White farmers who were evicted last week from farms during the fast-track land reform have been handed a paycheque of US$1 million in the form of 12.5 percent equity in Kuvimba Mining House.
Initiated by the Government and led by private investors, Kuvimba declared a cumulative dividend of US$5.2 million to shareholders.
Through their lobby group, the Commercial Farmers Union (CFU), the former farmers said the decision by the Government to allocate the white farmers’ shares in Kuvimba Mining House, demonstrated the State’s commitment to resolving a decades-long conflict over land.
CFU president, Andrew Pascoe stated that while the US$1 million dividend payment was only a little fraction of the finances required to pay off the full compensation, it represented a “seed that will germinate” into bigger things.
Pascoe said beneficiaries were initially skeptical about the Government’s decision to give shares to the white former commercial farmers who lost their land under the land reform initiative.
He however observed that the distribution of the dividend last week went a long way to prove the government’s commitment to resolving the issue.
In September 2020, the government agreed to pay $3.5 billion in compensation to local white farmers whose lands were forcibly taken by the government to resettle Black families, moving a step closer to resolving one of the most divisive policies of the Robert Mugabe era.
The foreign white farmers protected by treaties between their governments and Zimbabwe should be compensated for both land and other assets.
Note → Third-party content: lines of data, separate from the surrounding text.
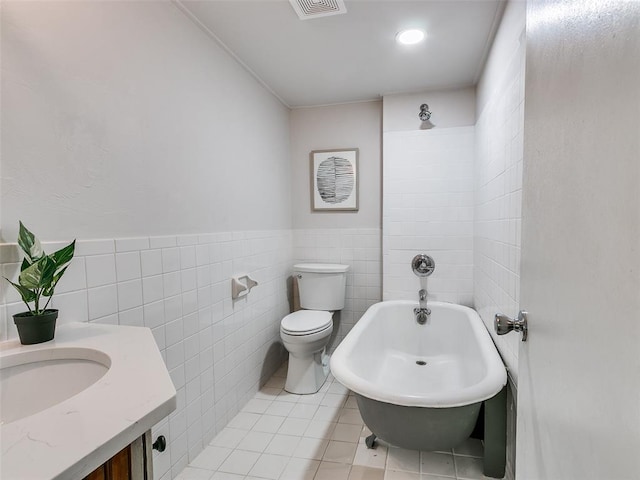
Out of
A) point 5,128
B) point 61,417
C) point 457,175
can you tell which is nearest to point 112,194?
point 5,128

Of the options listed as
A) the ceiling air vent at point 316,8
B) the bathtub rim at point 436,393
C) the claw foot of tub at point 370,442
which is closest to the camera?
A: the bathtub rim at point 436,393

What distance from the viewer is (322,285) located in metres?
2.78

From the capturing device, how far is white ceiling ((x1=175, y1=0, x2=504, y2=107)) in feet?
5.44

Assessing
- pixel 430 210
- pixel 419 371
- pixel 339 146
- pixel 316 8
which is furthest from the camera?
pixel 339 146

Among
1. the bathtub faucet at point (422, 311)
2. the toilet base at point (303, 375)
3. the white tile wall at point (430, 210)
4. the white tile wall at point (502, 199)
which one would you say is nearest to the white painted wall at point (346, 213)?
the white tile wall at point (430, 210)

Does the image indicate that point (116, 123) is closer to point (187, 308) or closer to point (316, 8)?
point (187, 308)

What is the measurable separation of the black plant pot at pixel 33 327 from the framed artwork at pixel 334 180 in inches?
91.4

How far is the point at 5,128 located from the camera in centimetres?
94

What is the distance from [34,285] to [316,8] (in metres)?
1.66

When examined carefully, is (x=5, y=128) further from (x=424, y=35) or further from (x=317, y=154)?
(x=317, y=154)

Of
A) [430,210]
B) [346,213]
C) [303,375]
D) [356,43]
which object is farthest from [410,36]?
[303,375]

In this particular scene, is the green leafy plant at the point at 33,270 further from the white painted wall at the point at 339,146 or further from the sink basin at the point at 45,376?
the white painted wall at the point at 339,146

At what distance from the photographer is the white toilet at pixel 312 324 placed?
2355 mm

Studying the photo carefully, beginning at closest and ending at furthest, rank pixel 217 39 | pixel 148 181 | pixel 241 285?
1. pixel 148 181
2. pixel 217 39
3. pixel 241 285
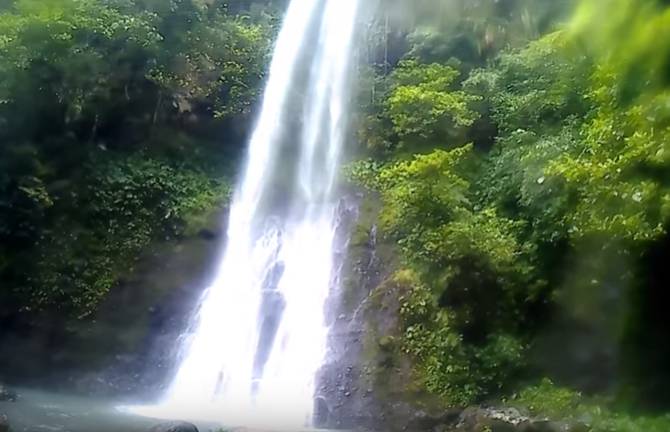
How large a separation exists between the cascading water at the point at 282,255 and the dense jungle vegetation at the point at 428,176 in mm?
628

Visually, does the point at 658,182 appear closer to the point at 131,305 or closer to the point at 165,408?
the point at 165,408

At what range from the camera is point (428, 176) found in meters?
9.95

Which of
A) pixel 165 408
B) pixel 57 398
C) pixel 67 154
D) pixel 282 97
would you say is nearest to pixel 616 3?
pixel 165 408

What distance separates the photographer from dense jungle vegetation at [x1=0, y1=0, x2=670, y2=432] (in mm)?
8367

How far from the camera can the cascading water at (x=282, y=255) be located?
10.3 metres

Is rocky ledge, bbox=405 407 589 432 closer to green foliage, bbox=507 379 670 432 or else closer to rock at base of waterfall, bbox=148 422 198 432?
green foliage, bbox=507 379 670 432

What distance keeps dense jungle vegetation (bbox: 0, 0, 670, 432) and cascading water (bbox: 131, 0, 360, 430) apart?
63 cm

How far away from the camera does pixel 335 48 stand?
16.8 metres

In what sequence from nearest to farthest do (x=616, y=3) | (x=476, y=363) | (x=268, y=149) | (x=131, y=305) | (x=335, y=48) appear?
(x=616, y=3), (x=476, y=363), (x=131, y=305), (x=268, y=149), (x=335, y=48)

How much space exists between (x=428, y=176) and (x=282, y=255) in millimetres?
3932

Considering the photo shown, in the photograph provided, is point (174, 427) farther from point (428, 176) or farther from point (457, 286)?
point (428, 176)

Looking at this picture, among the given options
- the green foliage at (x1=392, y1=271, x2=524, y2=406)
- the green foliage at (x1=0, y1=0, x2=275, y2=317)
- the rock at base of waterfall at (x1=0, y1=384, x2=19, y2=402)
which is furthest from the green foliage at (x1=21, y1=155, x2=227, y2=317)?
the green foliage at (x1=392, y1=271, x2=524, y2=406)

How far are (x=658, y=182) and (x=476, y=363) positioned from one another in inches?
129

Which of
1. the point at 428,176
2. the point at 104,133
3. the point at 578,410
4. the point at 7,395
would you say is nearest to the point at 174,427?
the point at 7,395
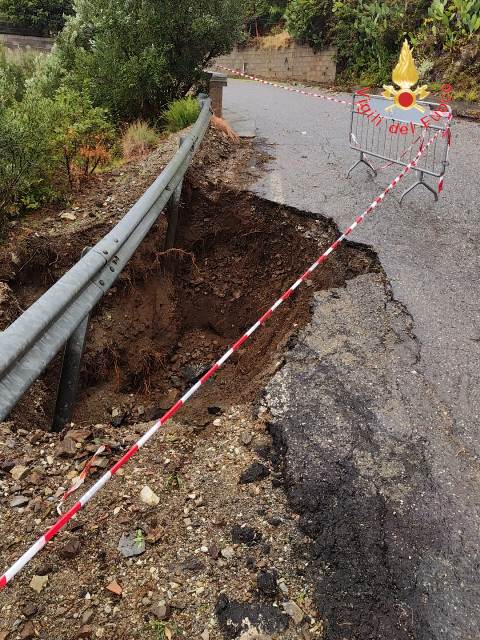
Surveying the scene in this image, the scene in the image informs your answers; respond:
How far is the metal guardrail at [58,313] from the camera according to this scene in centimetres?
216

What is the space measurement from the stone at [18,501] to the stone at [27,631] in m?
0.62

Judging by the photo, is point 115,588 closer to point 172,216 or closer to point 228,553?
point 228,553

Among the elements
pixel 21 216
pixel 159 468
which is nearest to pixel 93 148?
pixel 21 216

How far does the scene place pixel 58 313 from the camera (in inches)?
103

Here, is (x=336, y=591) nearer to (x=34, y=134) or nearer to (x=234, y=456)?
(x=234, y=456)

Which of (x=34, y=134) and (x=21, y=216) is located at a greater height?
(x=34, y=134)

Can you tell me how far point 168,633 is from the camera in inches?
81.8

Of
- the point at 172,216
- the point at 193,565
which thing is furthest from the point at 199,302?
the point at 193,565

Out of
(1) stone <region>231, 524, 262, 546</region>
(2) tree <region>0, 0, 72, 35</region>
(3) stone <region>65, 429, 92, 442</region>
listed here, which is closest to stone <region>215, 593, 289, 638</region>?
(1) stone <region>231, 524, 262, 546</region>

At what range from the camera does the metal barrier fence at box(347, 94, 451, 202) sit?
23.0 ft

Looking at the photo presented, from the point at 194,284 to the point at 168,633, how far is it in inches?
178

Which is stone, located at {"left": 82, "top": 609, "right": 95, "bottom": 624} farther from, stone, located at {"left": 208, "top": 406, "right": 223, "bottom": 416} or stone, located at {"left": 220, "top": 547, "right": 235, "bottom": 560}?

He added that the compensation deed signed last year between the government and the farmers was driven by a desire to put aside “our differences and work together and find the best way forward to bring an end to a conflict that has raged for over the last 20 years”.
“It is undeniable that the conflict has caused immense hardships for all of us Zimbabweans. The signing of that (compensation) deed was, from my perspective, a momentous occasion,” he added.
“Going forward from this, the commitment being shown by the Government to find the funds needed to pay the compensation is demonstrated clearly through the shares allocated to us”.
The land issue is a sensitive one with some quarters saying there should be no compensation at all, even for improvements made on farms, since the land had been illegally acquired by the white farmers’ predecessors.